Prune Your Client Base for Strategic Growth

Reprinted with permission from Accounting Today

Many firms are so awash in business right now that the idea of growing their firms is, quite honestly, kind of scary.  Meanwhile, they’re painfully aware that holding onto low-end work may prevent them from moving up-market to attract larger pieces of business.

Savvy pruning can help ensure that you have the time and resources to attract new clients that are larger, more technically challenging and in line with your strategic direction.

Review.  Commit.  Prune!

The first step in this process is to task your segment leaders (service line and industry niche leaders) to carefully review their processes and efficiencies with an eye to new and different ways to serve current clients.  Outsourcing (which has improved dramatically over the past couple of years) is one possible means.  Commit to internal process improvement, for example by considering approaches like Lean and Six Sigma (borrowed from the manufacturing world)  that eliminate defects and improve efficiency.

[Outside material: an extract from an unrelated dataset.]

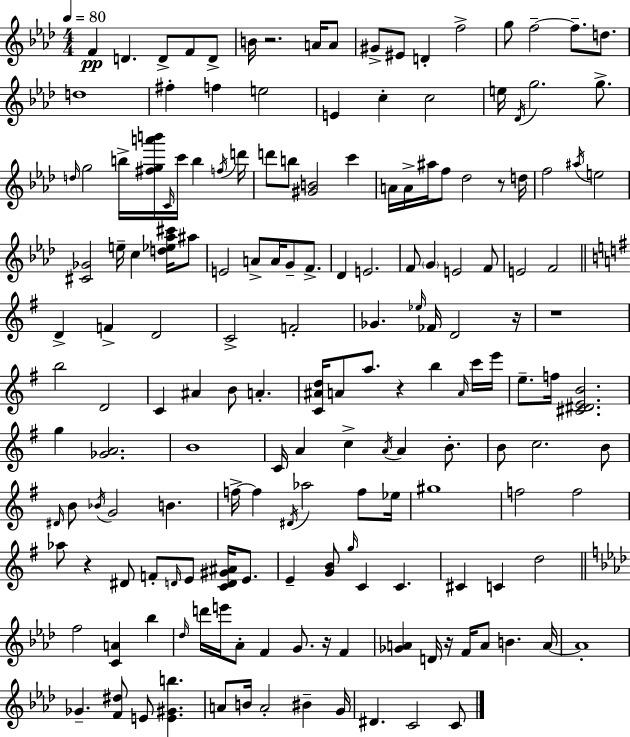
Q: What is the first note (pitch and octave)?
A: F4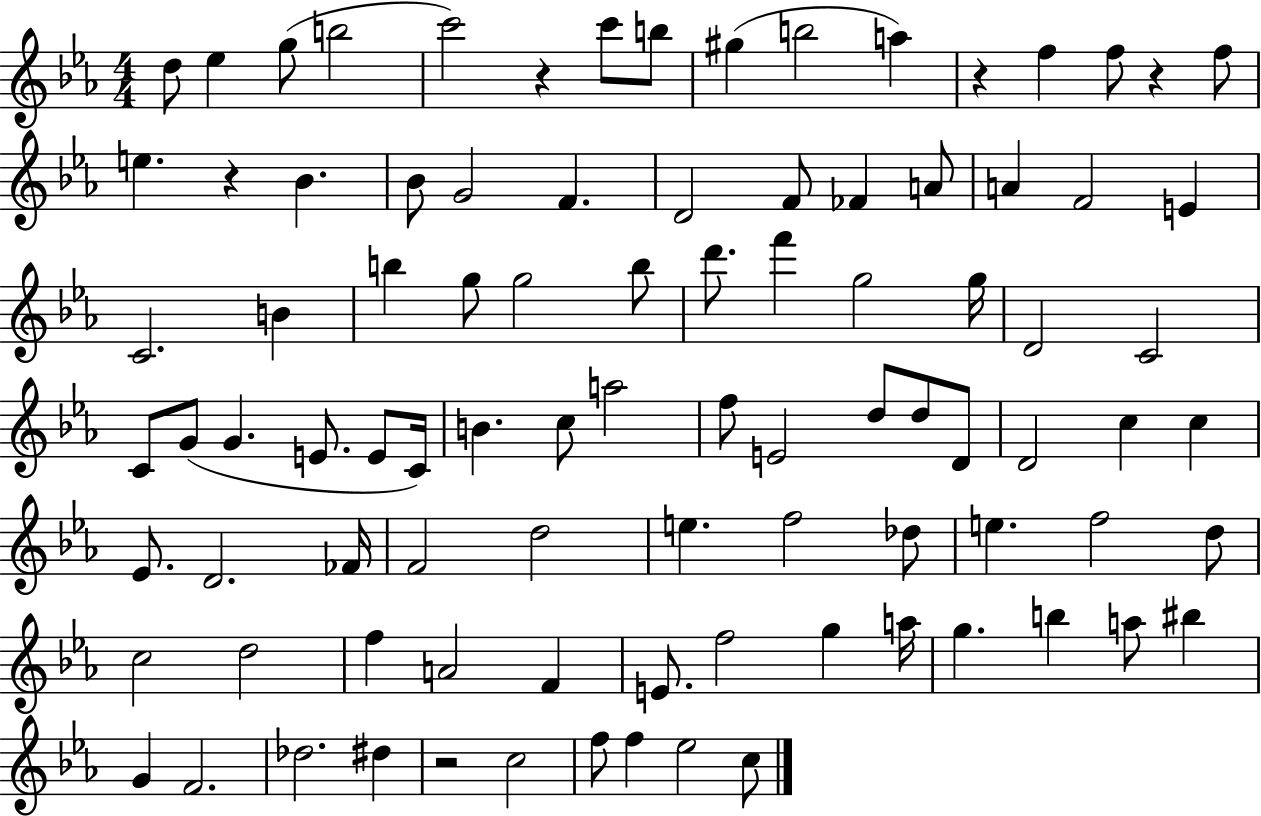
D5/e Eb5/q G5/e B5/h C6/h R/q C6/e B5/e G#5/q B5/h A5/q R/q F5/q F5/e R/q F5/e E5/q. R/q Bb4/q. Bb4/e G4/h F4/q. D4/h F4/e FES4/q A4/e A4/q F4/h E4/q C4/h. B4/q B5/q G5/e G5/h B5/e D6/e. F6/q G5/h G5/s D4/h C4/h C4/e G4/e G4/q. E4/e. E4/e C4/s B4/q. C5/e A5/h F5/e E4/h D5/e D5/e D4/e D4/h C5/q C5/q Eb4/e. D4/h. FES4/s F4/h D5/h E5/q. F5/h Db5/e E5/q. F5/h D5/e C5/h D5/h F5/q A4/h F4/q E4/e. F5/h G5/q A5/s G5/q. B5/q A5/e BIS5/q G4/q F4/h. Db5/h. D#5/q R/h C5/h F5/e F5/q Eb5/h C5/e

One firm, Rea & Associates inOhio, has an entire niche dedicated to these approaches. Having successfully used the methodologies on their own firm, they now offer the services to other CPA firms.

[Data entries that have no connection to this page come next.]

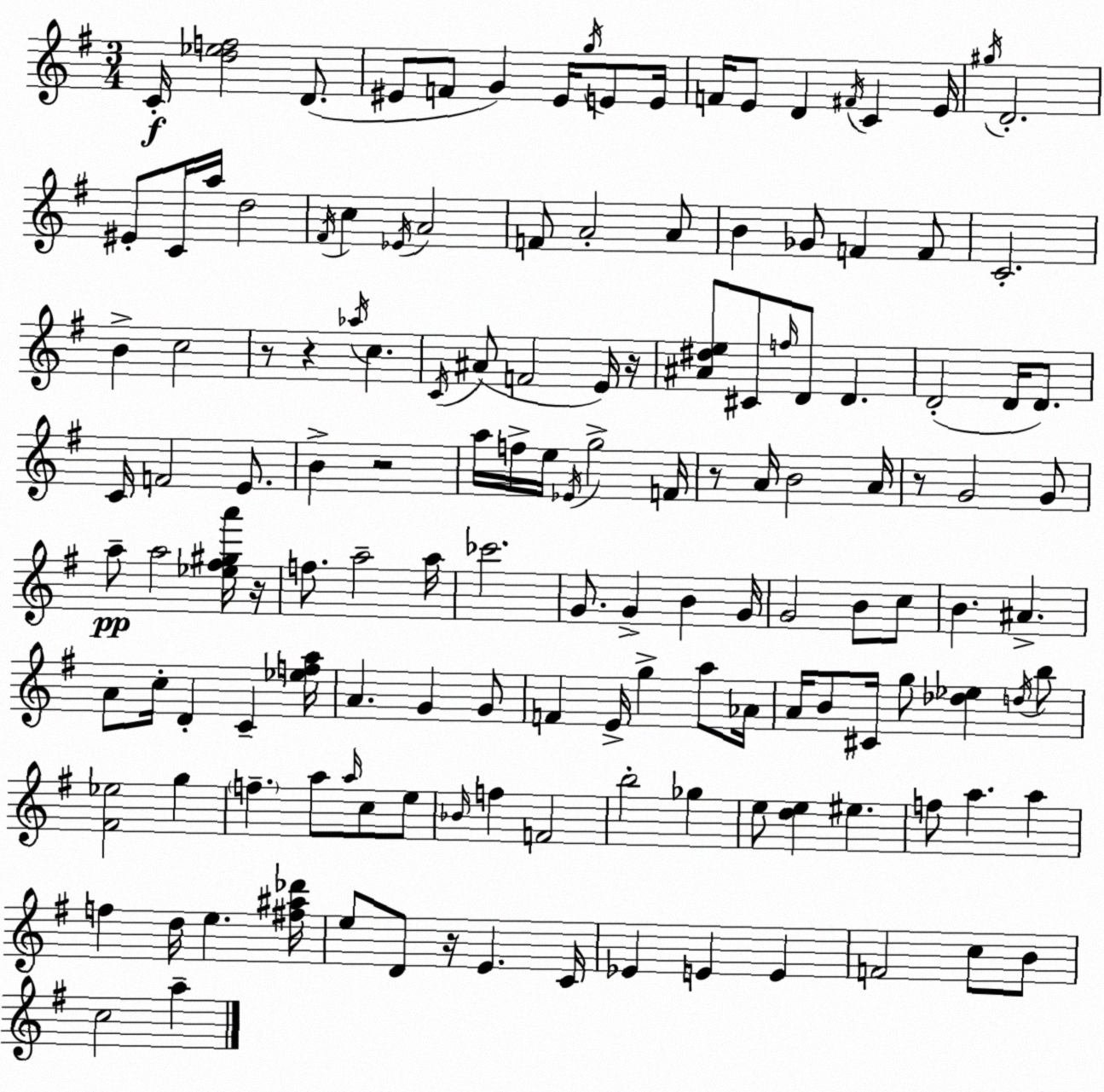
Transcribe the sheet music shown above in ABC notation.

X:1
T:Untitled
M:3/4
L:1/4
K:Em
C/4 [d_ef]2 D/2 ^E/2 F/2 G ^E/4 g/4 E/2 E/4 F/4 E/2 D ^F/4 C E/4 ^g/4 D2 ^E/2 C/4 a/4 d2 ^F/4 c _E/4 A2 F/2 A2 A/2 B _G/2 F F/2 C2 B c2 z/2 z _a/4 c C/4 ^A/2 F2 E/4 z/4 [^A^de]/2 ^C/2 f/4 D/2 D D2 D/4 D/2 C/4 F2 E/2 B z2 a/4 f/4 e/4 _E/4 g2 F/4 z/2 A/4 B2 A/4 z/2 G2 G/2 a/2 a2 [_e^f^ga']/4 z/4 f/2 a2 a/4 _c'2 G/2 G B G/4 G2 B/2 c/2 B ^A A/2 c/4 D C [_efa]/4 A G G/2 F E/4 g a/2 _A/4 A/4 B/2 ^C/4 g/2 [_d_e] d/4 b/2 [^F_e]2 g f a/2 a/4 c/2 e/2 _B/4 f F2 b2 _g e/2 [de] ^e f/2 a a f d/4 e [^f^a_d']/4 e/2 D/2 z/4 E C/4 _E E E F2 c/2 B/2 c2 a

Most important is thoughtful pruning of your client list.  Like a good gardener with unruly bushes, you can optimize future growth by trimming and shaping your client roster.  It’s a process that involves development of new business at the same time you prune from the bottom.  Many firms know this, but have a difficult time implementing. I suggest you charge your segment leaders with analyzing client profitability and drive the recommendations to determine what stays and what goes within each of their segments.

They Did It

Witt Mares is a large regional accounting and consulting firm headquartered inNewport News,Virginia.  Chief Administration Officer Mary Aldrich says the firm embarked on a pruning campaign in 2005 as one component of a larger initiative.

“It was part of leveraging ourselves for further growth in view of tighter resources, margins and profitability,” she says.  Witt Mares “needed to free itself to work at the next-highest client caliber level so we wouldn’t be spending time with clients that were no longer part of our target market,” she adds.

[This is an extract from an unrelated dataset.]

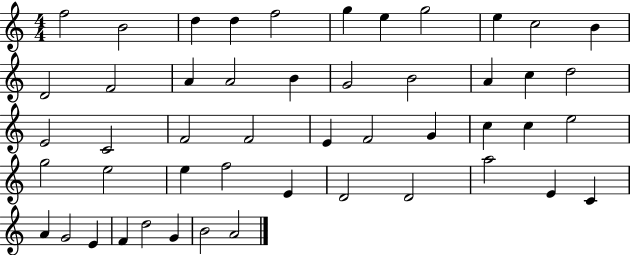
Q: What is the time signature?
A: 4/4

Niche and service line leaders worked with partners within strict guidelines.  Performance-based criteria were established for retaining or rejecting clients.  Considerations included factors affecting income:  realization rate, fee-per-hour, and fee and payment history.

Partners were given an opportunity to save a client from the “to-be-pruned” list by demonstrating that its performance was an anomaly and personally guaranteeing a certain result within a given period.  Scripts were prepared to assist partners in communicating the situation to targeted clients and a list of handoff firms was developed

The year following the initiative, realized rate-per-hour jumped firm-wide by a whopping 42%, according to Aldrich.  More importantly, net income per partner went up 62%! Witt Mares is a great example of a firm changing the way they viewed their client base and following through with the heavy lifting to get it in line with the firm’s strategy.

Prune Promptly

The time to prune is now, when times are good and your potential for attracting new business is high.  Wise firms are moving up-market and increasing the quality of their client base by bringing it to the top of the pipeline and pruning out what remains below.

Like the example above, the result is a high-margin client roster aligned with your firm’s strategic direction.  Remember, if your nose is too close to the grindstone rather than up to the wind, you’ll emerge from the boom times with a potpourri of mixed-margin, mixed-quality clients, rather than a well-trimmed and flourishing landscape.